Momento 1 – Levantamento das missões existentes e dos documentos fundadores para reflexão sobre os conceitos e a razão de existência.


Momento 2 – Análise de exemplos de boas práticas de declarações de missão.


Momento 3 - Preenchimento de uma grelha com contributos para responder à visão (o sonho impossível, mas que queremos alcançar), missão (a razão de ser: o coração do museu), objetivos (o quê? quais os objetivos centrais?), ações correspondentes (como o faz? que estratégias utiliza?) e valores-chave.


Momento 4 – Revisão das grelhas através da criação de grupos de trabalho transdisciplinares para discussão colaborativa e construtiva.


Momento 5 – Síntese dos conteúdos das grelhas e revisão dos objetivos e ações correspondentes atendendo ao Código de Ética do ICOM para Museus, à Lei Quadro dos Museus Portugueses, aos 17 Objetivos de Desenvolvimento Sustentável da Agenda 2030 da ONU, e ainda, aos documentos internos, como os programas museológicos, regulamentos e políticas/procedimentos relacionados com as diferentes funções museológicas, etc..


Momento 6 – Revisão científica, adaptação à linguagem clara e tradução para inglês das propostas de declaração de missão pela Acesso Cultura.


Momento 7 – IV Encontro da RMVNF com o tema “Ser Museu” que incluiu um dia de trabalho interno em formato team building e um dia aberto ao público com o debate “Ser Museu no século XXI” que teve como objetivo dar seguimento ao debate público gerado pela proposta para uma nova definição de museu pelo ICOM e a apresentação do livro “Definir a Missão…da necessidade ao desafio”. Este livro é o primeiro número da coleção monográfica “Ser e fazer museu no século XXI”, coordenada pela RMVNF, disponível gratuitamente online[2].


Debate “Ser Museu no século XXI”. @Diana Correia.
Debate “Ser Museu no século XXI”. @Diana Correia.

Estes momentos contribuíram para a criação de laços entre equipas e para avivar o sentimento da responsabilidade de cada membro na defesa da sua identidade e da identidade da RMVNF. Este processo de reflexão e construção conjunta foi acompanhado, numa perspetiva poética, pela criação de um objeto: uma toalha. As equipas foram convidadas a fazer uma intervenção artística sobre tecido, aplicando diferentes técnicas, para representarem cada museu, tornando-se um todo nessa relação em rede.

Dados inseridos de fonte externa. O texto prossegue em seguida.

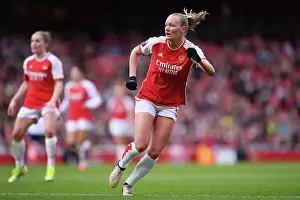 Arsenal FC v Tottenham Hotspur - Barclays Women's Super League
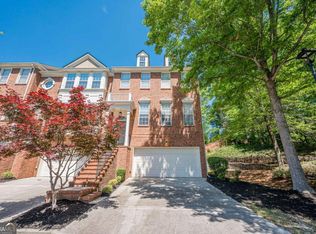 2505 Bridlewood Dr SE #10, Atlanta, GA 30339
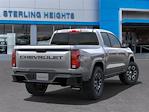 New 2024 Chevrolet Colorado Z71 Crew Cab 4x4, Pickup for sale #45077 - photo 4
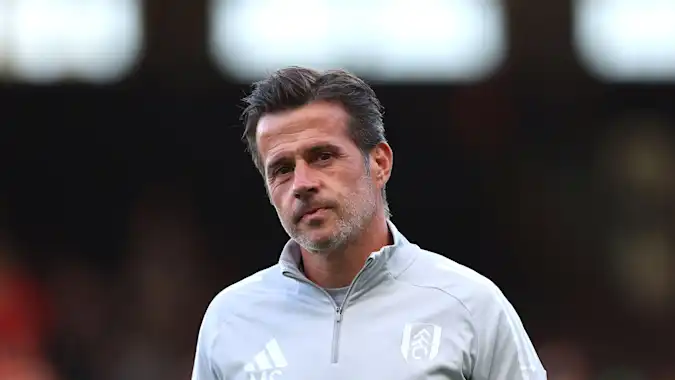Fulham are enjoying a strong run of form under manager Marco Silva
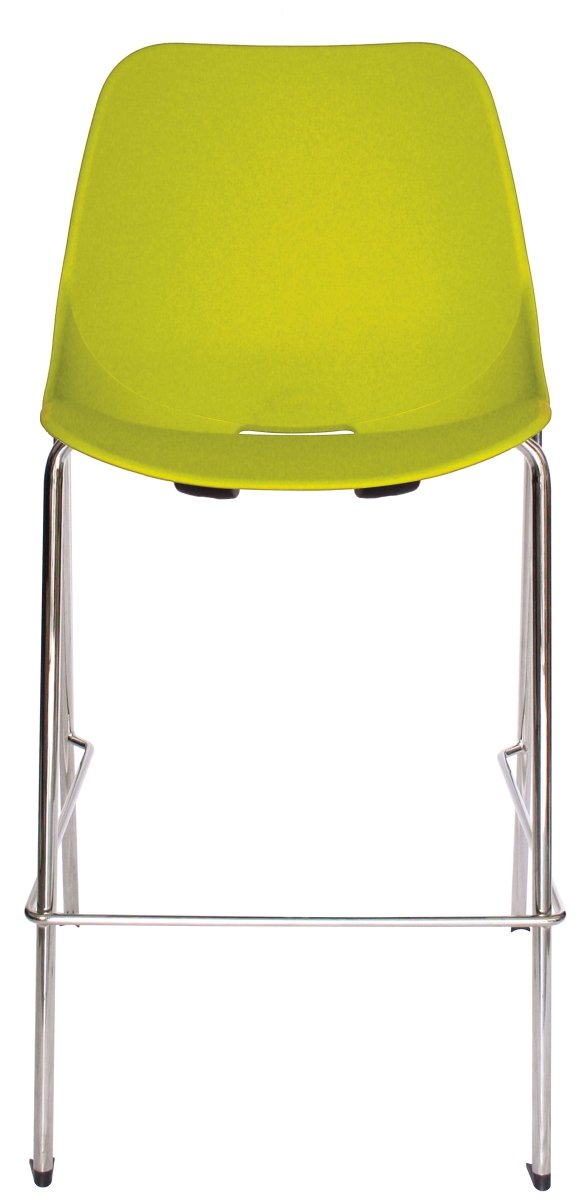 Silla Quick Alta - Ergonomik silla industrial operativa OFFIHO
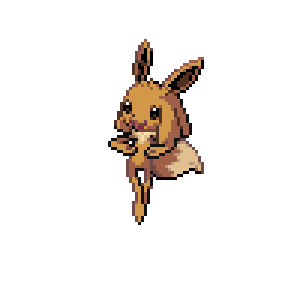 Eelia Sprite Image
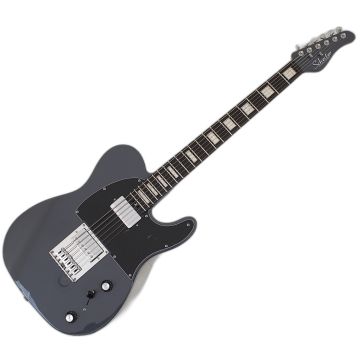 Schecter PT EX Baritone Guitar Dorian Gray B-Stock 0702 sku number SCHECTER2148-B0702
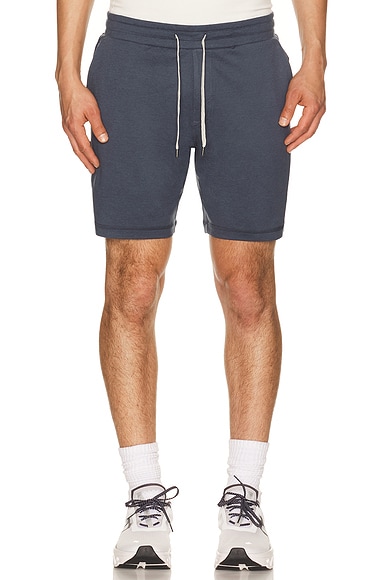 Ponto Performance 7" Short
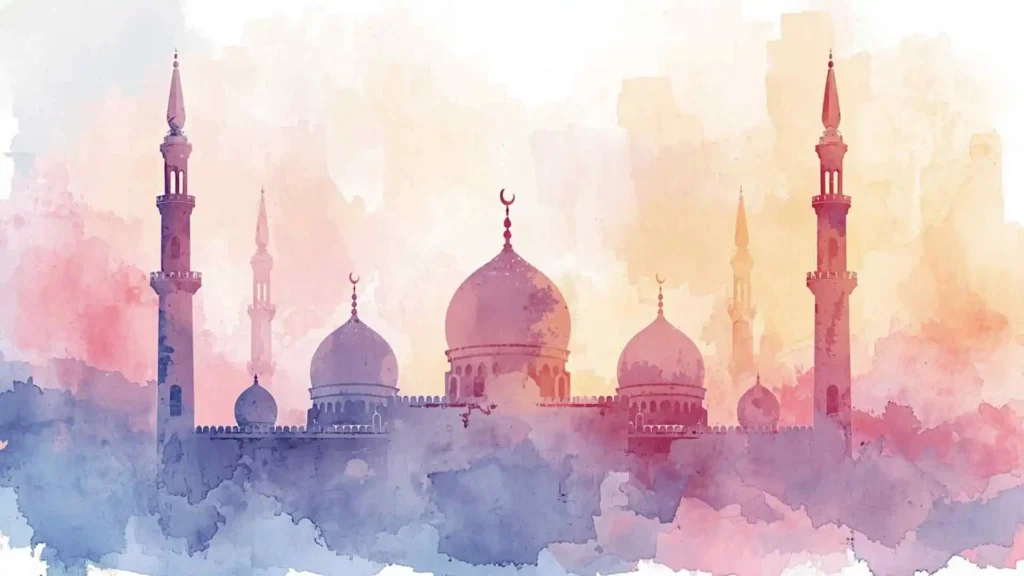 Short Islamic anniversary wishes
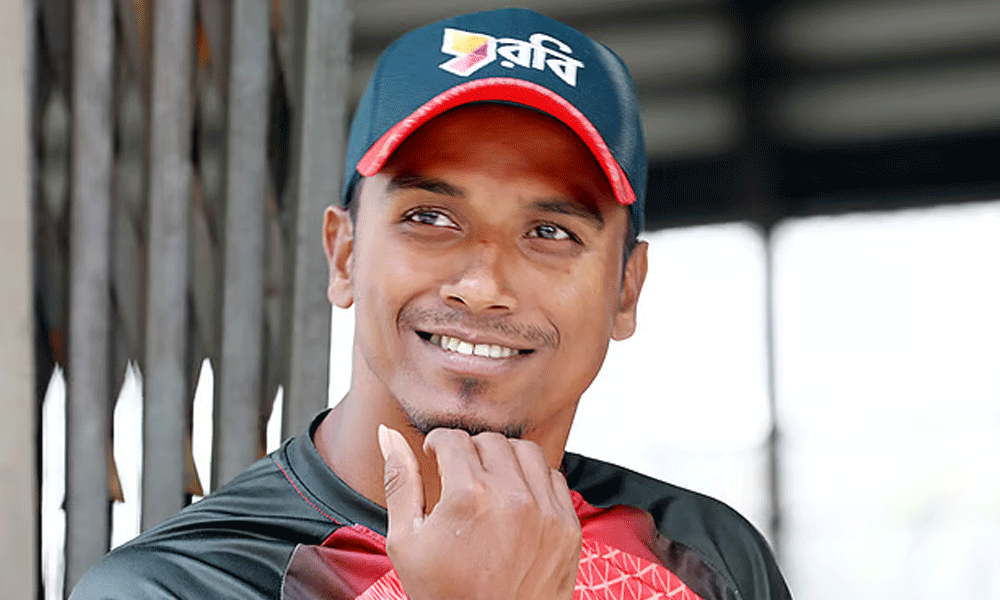 ব্রাজিল সমর্থক হয়েও মেসিকেই সর্বকালের সেরা বললেন রুবেল হোসেন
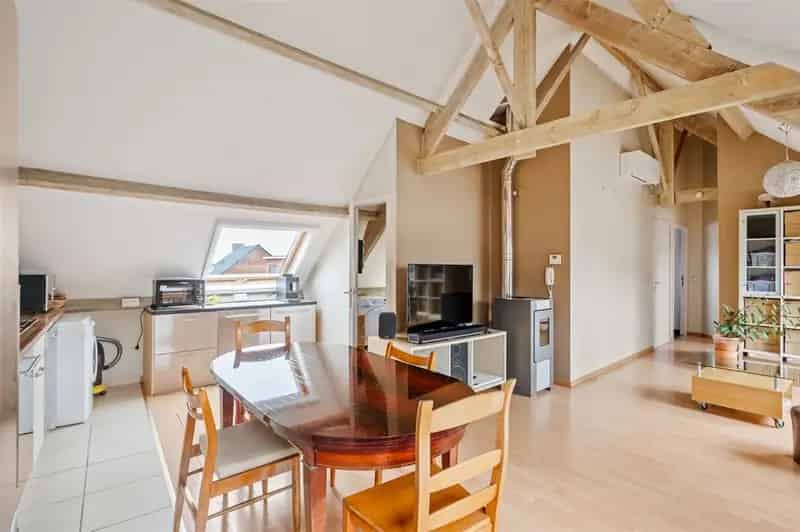 Appartement te koop in Beerzel Putte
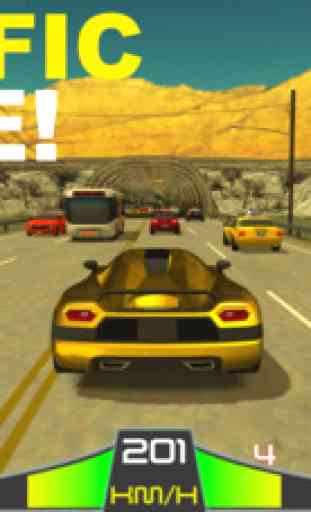 Sport Car Driving Extreme Parking Simulator 4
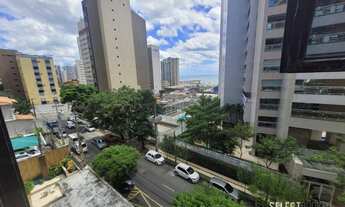 Imagem 3: Apartamento 160m² - Vista Mar - Meireles - Fortaleza/CE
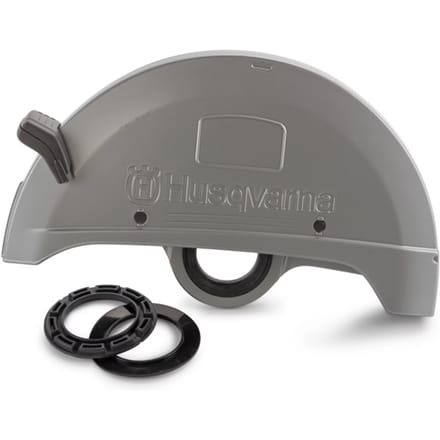 Husqvarna beschermkap doorslijp 350mm
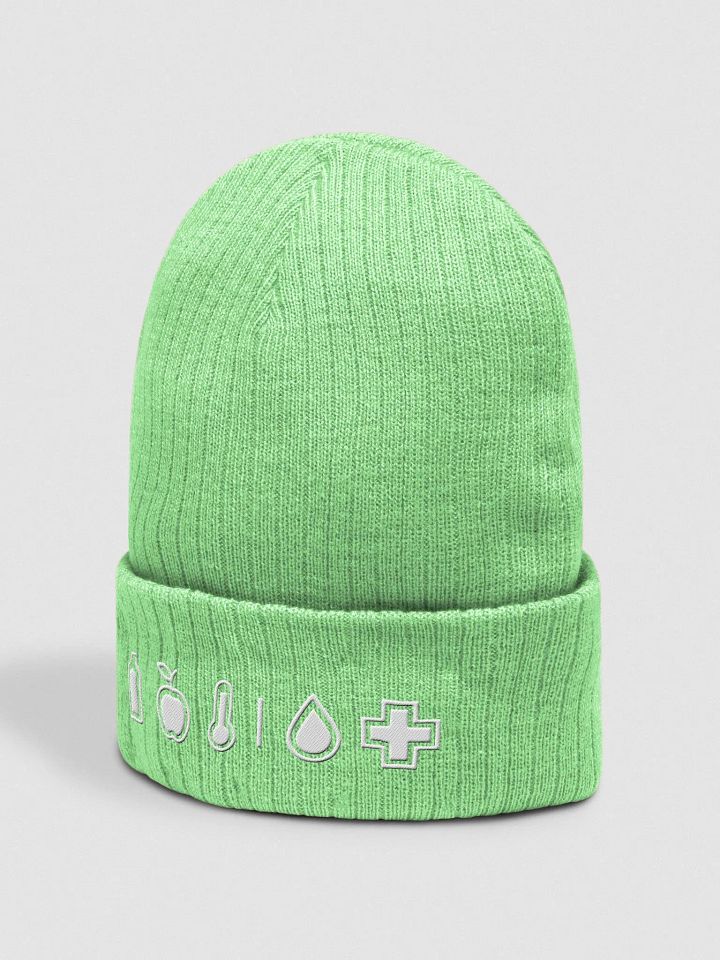 Classic Icons Beanie product image (11)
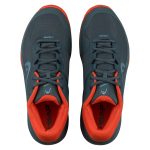 Head Revolt Evo 2.0 Clay Gris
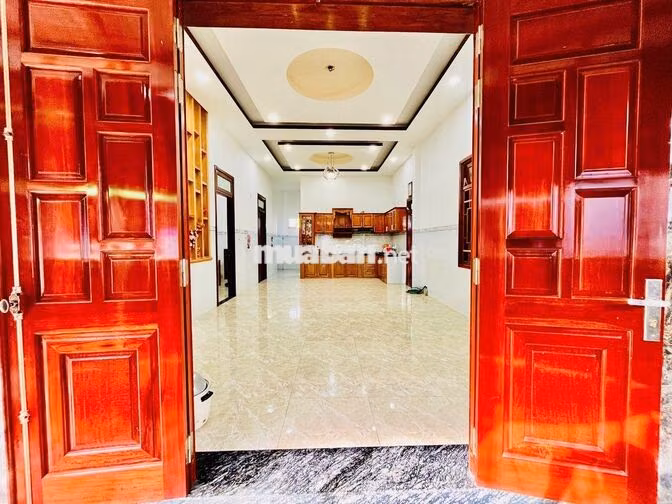 Cho thuê nhà TT Diên Khánh - 170m2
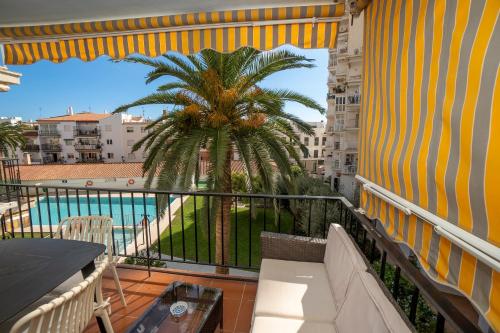 Coronado 136 Menyber in Nerja, Spain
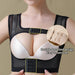 Front Buckle Posture Corrector Bra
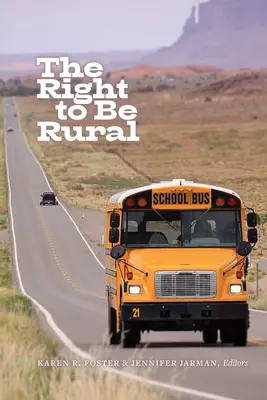 Il diritto di essere rurali - The Right to Be Rural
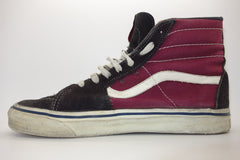 vintage van's style #38 ~ US10 ?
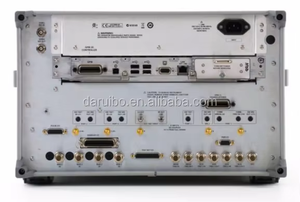 Keysight N5225A เครื่องวิเคราะห์เครือข่ายไมโครเวฟ, เครื่องวิเคราะห์เครือข่ายไมโครเวฟ10MHz ถึง50GHz โลหะ/พลาสติกไม่มีการรับประกันราคาต่อรองได้ - Product Image 5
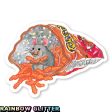 Cheeto Mouse Sticker Online Hot Sale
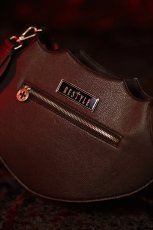 画像29: BLOODVEIL SHOULDER BAG / Ｍ / ショルダーバッグ【Restyle】 (29)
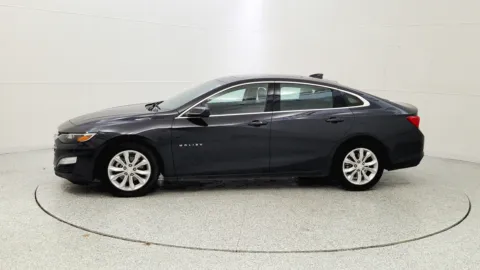 More photos of 2023 Chevrolet Malibu LT at Tom Gill Chevrolet, KY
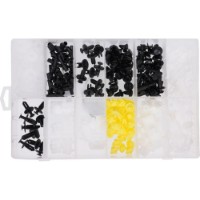 Набор клипс Tagred TA1148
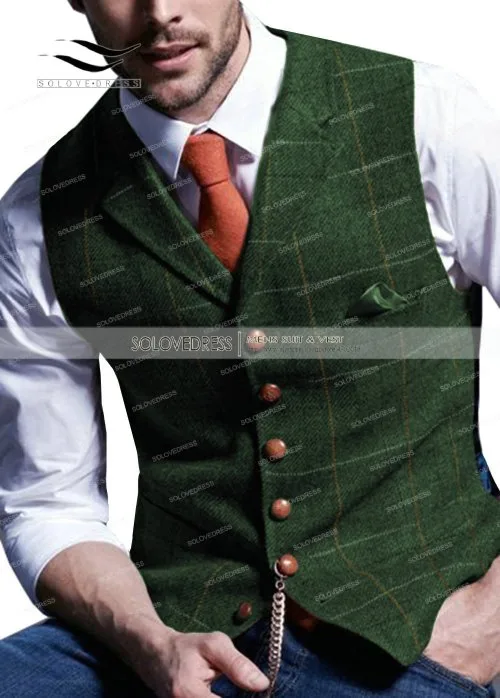 Groen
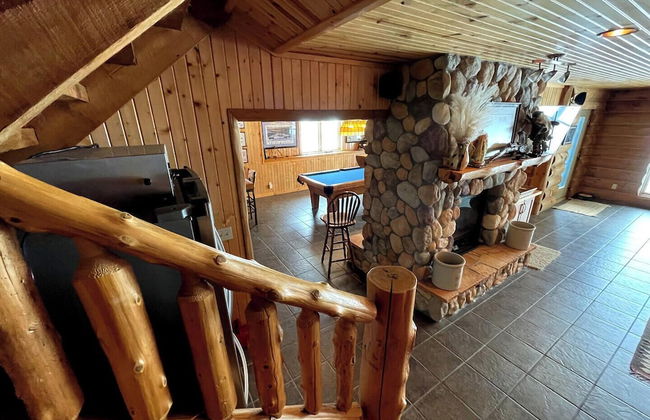 Eagle Scout Lodge - Photo 34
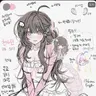 캐릭터 프로필 이미지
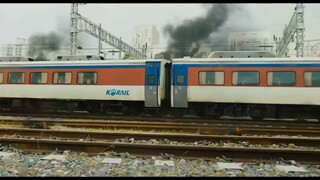 train to busan in engilsh Jinny I killed Young Guk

Toalha criada pelos museus da RMVNF. @João Macedo.
Toalha criada pelos museus da RMVNF. @João Macedo.

Foi, igualmente, produzido um vídeo[3] onde as pessoas que tornam possível a existência dos nossos museus, e da própria RMVNF, selecionaram 100 palavras que completam a frase “Museu é um lugar de...”. Ocupando a tela para declarar publicamente estas palavras, afirmam quem são e quem aspiram ser, dizendo o que fazem e o que sonham fazer, esperando que outras palavras lhes sejam devolvidas por aqueles que também fazem os museus: os públicos. Nem sempre foi fácil este caminho, mas os momentos de construção conjunta são promissores e todos acreditamos no potencial desta nossa Rede de Museus. Na verdade, talvez o papel social mais importante que os museus podem desempenhar seja a sua própria transformação em organizações conscientes do seu potencial de contribuir para mudar o mundo e a vontade de o fazer.


Texto adaptado a partir do artigo originalmente publicado em “Definir a missão… da necessidade ao desafio” (2019). Câmara Municipal de Vila Nova de Famalicão (ed.). N01, Coleção Ser e Fazer Museu no século XXI. Vila Nova de Famalicão: Câmara Municipal. ISBN 978-989-8012-62-3.

 

[1]Declaração de Princípios (2012). Aprovada pela Câmara Municipal na reunião de 25 de julho. [Em linha] In Boletim Cultural, III série, nº 6/7. Vila Nova de Famalicão: Câmara Municipal de Vila Nova de Famalicão. Disponível em https://www.famalicao.pt/_boletim_cultural, pp. 381- 390.

[2] Livro “Definir as missões… da necessidade ao desafio” disponível em: https://issuu.com/municipiodefamalicao/docs/redemuseu_livro

[3] Vídeo “Museu é um lugar de…” disponível em: https://youtu.be/HZB5a2CZr-4


As autoras escrevem segundo o Acordo Ortográfico.